Tri-Cities Chaplaincy has revived its palliative care program after a pandemic-related pause.
And while the program has been restructured a bit and now has a smaller patient load, its mission remains the same: to help people who are dealing with an advanced illness.
“Palliative care is that added layer of support. Patients can still receive treatment; they can still go see all their doctors and providers if they’d like to and need to. But we just come in and walk alongside them,” said Meiske Millward, Chaplaincy’s chief clinical officer. That means help with pain and symptom management, emotional and spiritual support, planning for future care and more.
Chaplaincy’s palliative care team includes the agency’s medical director, a nurse practitioner, social worker, chaplain and others. The program reopened in June and had served 18 patients by the end of October. It has capacity for 30 total, but capacity will grow as more providers are added, Millward said.
Before the program shut down at the end of 2020, amid the Covid-19 pandemic, it was serving more than 100 patients. But Chaplaincy officials have narrowed the scope in this new incarnation, with the program now geared toward people who are moving toward hospice care.
In hospice, patients have a life expectancy of six months or less and are no longer receiving curative treatment, such as chemotherapy or radiation. Instead, the focus is comfort and peace.
Palliative care, meanwhile, is designed to work in sync with curative treatment. In the program, “we can help with quality of life – making sure patients are living the best life possible,” Millward said.
Along with palliative and hospice care services, Chaplaincy also offers grief support, Cork’s Place Kids Grief Center, crisis support and more. The agency dates to 1971, when a group of local churches joined forces to reach out to people in jails, nursing homes and those facing death and dealing with grief.
The agency added hospice services about a decade later.
Chaplaincy has made some changes recently to invest in programs that serve its overall mission “to guide our community members to live their best lives, even and especially through the end of life.” Those changes include closing its Richland thrift store, which operated in the red, and restructuring and relocating the Cork’s Place program, a move that officials have said allowed the agency to consolidate resources and create a more integrated and comprehensive support system.
Alane Wilkerson, marketing and communications supervisor for Chaplaincy, said bringing back the palliative care program is another way the agency contributes to the community. Palliative care is “another tool in the community’s toolbox” to help people with serious illness, she said.
In November, Chaplaincy officials are encouraging Tri-Citians to have “courageous conversations” about the kind of end-of-life care they want when the time comes.
The campaign is in honor of National Hospice and Palliative Care Month.

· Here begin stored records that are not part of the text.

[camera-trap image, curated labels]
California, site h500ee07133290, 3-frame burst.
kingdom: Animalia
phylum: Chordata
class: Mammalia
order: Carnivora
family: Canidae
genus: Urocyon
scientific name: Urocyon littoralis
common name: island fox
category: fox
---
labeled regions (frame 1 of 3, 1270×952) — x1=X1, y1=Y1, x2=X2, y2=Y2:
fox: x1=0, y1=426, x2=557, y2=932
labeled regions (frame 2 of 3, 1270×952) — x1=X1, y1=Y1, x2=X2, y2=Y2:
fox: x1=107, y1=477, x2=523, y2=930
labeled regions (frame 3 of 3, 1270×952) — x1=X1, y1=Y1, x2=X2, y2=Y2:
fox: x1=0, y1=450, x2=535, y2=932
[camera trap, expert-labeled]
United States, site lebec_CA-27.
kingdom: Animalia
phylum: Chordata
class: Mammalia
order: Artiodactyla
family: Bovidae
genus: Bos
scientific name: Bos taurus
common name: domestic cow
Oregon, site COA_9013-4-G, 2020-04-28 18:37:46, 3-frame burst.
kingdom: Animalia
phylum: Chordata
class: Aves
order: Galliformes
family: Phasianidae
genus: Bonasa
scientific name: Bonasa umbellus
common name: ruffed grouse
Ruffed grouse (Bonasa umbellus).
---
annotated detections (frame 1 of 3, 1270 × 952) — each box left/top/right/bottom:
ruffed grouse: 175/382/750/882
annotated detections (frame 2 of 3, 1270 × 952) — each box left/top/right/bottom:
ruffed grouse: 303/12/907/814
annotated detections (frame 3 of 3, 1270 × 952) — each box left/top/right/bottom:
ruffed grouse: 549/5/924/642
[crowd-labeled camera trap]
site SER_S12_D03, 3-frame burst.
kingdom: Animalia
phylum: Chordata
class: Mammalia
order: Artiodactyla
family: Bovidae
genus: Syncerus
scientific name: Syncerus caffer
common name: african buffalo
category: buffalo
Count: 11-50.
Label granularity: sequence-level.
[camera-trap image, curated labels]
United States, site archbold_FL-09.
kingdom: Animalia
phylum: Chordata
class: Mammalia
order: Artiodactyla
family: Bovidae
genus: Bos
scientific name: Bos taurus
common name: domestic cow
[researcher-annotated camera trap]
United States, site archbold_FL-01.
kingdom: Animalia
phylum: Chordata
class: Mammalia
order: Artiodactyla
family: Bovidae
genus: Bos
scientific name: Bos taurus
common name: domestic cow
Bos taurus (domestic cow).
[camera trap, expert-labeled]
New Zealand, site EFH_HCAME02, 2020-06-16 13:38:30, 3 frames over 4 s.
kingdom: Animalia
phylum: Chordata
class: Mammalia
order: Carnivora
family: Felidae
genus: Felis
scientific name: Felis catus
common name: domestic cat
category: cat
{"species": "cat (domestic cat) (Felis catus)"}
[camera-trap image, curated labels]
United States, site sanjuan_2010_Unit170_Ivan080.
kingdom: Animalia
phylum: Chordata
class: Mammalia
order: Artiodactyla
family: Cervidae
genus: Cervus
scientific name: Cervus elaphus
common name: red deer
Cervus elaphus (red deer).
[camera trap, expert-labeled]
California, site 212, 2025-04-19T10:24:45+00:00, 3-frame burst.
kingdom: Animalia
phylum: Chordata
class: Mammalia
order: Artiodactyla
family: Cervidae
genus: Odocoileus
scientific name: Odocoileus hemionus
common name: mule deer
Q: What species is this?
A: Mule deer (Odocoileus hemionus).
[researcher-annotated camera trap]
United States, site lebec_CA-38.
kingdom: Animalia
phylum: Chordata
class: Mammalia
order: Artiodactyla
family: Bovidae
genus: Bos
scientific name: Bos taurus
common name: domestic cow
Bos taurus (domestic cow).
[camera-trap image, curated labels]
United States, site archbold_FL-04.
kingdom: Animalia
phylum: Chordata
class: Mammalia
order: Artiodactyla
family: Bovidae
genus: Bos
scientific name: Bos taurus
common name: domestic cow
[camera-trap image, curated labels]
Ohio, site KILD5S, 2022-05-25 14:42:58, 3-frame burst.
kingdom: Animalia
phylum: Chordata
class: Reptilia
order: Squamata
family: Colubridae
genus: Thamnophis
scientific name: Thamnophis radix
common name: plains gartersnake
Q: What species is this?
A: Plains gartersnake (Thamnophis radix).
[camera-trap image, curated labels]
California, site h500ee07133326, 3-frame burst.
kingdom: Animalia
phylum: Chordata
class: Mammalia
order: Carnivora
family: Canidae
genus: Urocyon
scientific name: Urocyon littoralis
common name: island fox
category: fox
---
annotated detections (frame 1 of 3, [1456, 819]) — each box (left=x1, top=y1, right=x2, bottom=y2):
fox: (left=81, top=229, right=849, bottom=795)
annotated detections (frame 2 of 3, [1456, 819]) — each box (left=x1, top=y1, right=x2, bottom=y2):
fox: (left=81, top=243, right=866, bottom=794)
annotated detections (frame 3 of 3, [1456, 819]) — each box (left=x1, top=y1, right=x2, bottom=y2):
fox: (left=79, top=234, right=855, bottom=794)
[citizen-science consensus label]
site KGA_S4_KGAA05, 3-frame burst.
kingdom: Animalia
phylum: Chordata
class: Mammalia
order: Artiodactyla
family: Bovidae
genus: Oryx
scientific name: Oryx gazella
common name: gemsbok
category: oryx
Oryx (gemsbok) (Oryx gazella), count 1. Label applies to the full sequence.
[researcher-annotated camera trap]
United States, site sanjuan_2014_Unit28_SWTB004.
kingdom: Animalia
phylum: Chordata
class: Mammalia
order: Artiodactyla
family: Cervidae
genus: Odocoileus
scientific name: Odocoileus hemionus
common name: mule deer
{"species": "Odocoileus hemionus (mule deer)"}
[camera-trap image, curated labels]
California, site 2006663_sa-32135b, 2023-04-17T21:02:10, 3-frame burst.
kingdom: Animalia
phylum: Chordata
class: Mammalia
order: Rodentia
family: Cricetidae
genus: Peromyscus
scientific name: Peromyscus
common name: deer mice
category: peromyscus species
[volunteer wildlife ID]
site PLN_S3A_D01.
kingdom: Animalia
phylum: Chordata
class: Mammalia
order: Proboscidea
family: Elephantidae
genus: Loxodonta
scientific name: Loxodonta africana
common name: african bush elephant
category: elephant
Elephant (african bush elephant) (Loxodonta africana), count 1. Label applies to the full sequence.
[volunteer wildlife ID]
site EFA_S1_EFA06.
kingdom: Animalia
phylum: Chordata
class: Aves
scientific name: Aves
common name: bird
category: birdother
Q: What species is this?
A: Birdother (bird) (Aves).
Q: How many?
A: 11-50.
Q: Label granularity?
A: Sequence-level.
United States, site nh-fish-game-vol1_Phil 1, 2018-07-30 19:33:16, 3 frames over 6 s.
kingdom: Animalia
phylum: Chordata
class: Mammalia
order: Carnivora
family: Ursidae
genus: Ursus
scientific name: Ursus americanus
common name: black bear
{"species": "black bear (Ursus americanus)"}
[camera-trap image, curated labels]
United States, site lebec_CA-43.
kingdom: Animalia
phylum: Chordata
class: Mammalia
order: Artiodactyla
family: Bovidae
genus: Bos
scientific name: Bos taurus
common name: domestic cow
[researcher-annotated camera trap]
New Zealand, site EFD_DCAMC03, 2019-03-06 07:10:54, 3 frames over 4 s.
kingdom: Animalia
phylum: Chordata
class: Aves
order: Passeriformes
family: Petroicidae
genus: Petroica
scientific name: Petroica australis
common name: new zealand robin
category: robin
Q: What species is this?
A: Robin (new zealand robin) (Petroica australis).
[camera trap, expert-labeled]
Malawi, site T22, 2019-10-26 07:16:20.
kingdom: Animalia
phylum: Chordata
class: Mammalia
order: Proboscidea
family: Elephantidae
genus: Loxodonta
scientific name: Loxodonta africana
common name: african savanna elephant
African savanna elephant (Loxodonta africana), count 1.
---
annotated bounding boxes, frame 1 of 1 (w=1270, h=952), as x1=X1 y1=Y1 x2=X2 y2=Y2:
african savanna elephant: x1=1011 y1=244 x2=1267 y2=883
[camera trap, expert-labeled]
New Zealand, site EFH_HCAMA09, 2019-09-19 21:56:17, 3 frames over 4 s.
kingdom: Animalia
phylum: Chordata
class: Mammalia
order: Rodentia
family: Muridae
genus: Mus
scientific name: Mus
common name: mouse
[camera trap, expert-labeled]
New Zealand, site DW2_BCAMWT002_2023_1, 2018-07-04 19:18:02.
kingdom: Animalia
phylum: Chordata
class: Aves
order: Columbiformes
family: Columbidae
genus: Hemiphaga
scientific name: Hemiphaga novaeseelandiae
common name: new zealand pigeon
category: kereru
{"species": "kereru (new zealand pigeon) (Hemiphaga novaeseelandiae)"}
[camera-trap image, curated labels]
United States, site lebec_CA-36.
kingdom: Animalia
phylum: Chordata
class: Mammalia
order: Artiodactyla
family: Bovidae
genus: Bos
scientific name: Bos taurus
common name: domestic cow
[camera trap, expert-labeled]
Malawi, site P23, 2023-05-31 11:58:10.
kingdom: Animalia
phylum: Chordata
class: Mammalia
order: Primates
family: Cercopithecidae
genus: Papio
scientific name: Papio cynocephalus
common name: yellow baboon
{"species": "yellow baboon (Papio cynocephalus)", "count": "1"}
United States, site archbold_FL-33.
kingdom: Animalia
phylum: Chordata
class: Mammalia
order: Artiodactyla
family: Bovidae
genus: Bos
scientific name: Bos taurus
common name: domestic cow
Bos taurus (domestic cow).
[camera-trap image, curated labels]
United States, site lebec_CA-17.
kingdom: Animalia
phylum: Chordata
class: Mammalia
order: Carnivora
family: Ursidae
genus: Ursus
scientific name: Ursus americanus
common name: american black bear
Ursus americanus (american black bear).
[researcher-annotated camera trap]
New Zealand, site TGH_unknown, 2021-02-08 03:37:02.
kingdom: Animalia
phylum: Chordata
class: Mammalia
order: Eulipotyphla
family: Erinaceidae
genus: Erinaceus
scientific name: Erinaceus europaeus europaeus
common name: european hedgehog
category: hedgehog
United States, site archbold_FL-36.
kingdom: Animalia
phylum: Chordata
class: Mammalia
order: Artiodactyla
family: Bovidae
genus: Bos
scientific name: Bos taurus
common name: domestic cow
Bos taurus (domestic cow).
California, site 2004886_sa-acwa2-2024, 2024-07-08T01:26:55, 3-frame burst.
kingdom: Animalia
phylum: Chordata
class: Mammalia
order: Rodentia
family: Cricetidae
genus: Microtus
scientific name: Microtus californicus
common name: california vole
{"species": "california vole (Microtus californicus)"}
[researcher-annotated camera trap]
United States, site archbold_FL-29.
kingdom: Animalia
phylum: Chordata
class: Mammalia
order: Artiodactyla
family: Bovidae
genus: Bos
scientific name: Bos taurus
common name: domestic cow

In the Tri-City region, only 20% to 30% of community members have advance directives when in the hospital, the agency said in a statement. An advance directive is a legal document that provides instructions for medical care when the patient can’t speak for themselves. When such a document is in place, patients spend fewer days in the hospital – 10 fewer days, on average, the statement said. “That translates to 10 days of comfort and memories for patients rather than hospital rooms at the end of life,” it said.
Hospice or palliative care might be part of those conversations.
Millward said that patients and loved ones are sometimes hesitant to explore those services as options when illness becomes advanced. It’s difficult to talk about death and dying.
But it’s best to explore options and begin receiving care as soon as possible, she said.
“Hospice or palliative care do nothing to hasten death. It’s not going to change the outcome, but it can change the quality of life,” she said. “There are so many important things that can be done, and getting onto these services can help provide time for discussions with family, to rebuild relationships and connections, to make your wishes (about end-of-life) known. Being able to make your wishes known and have those discussions leads to a better quality of life at the end.”